What to work on: Pick out every line of the data below that contains the word "image".

Dataset rows:
****
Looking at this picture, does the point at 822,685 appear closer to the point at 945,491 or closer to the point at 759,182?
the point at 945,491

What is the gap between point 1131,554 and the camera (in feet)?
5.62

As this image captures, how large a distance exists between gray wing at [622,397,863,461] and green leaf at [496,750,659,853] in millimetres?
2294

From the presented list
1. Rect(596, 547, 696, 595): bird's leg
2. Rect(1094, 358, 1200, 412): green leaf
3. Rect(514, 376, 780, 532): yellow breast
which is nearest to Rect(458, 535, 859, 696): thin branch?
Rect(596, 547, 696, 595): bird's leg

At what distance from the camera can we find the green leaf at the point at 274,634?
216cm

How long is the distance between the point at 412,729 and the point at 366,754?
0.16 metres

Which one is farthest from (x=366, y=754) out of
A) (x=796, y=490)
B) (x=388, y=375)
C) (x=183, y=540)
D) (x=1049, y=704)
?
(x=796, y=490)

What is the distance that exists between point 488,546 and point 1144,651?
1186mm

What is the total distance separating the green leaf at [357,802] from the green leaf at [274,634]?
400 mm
****
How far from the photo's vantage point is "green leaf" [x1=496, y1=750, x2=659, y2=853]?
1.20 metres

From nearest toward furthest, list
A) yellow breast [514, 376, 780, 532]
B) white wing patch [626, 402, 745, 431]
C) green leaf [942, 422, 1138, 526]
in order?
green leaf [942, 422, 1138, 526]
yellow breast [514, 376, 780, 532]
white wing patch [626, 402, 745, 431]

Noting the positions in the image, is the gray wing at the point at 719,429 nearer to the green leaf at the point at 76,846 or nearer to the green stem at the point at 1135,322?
****
Answer for this exercise:
As this image captures, how large a distance exists between gray wing at [622,397,863,461] and green leaf at [496,750,659,853] in millimetres?
Noting the positions in the image, is the gray wing at the point at 719,429 nearer to the green leaf at the point at 76,846 or nearer to the green stem at the point at 1135,322?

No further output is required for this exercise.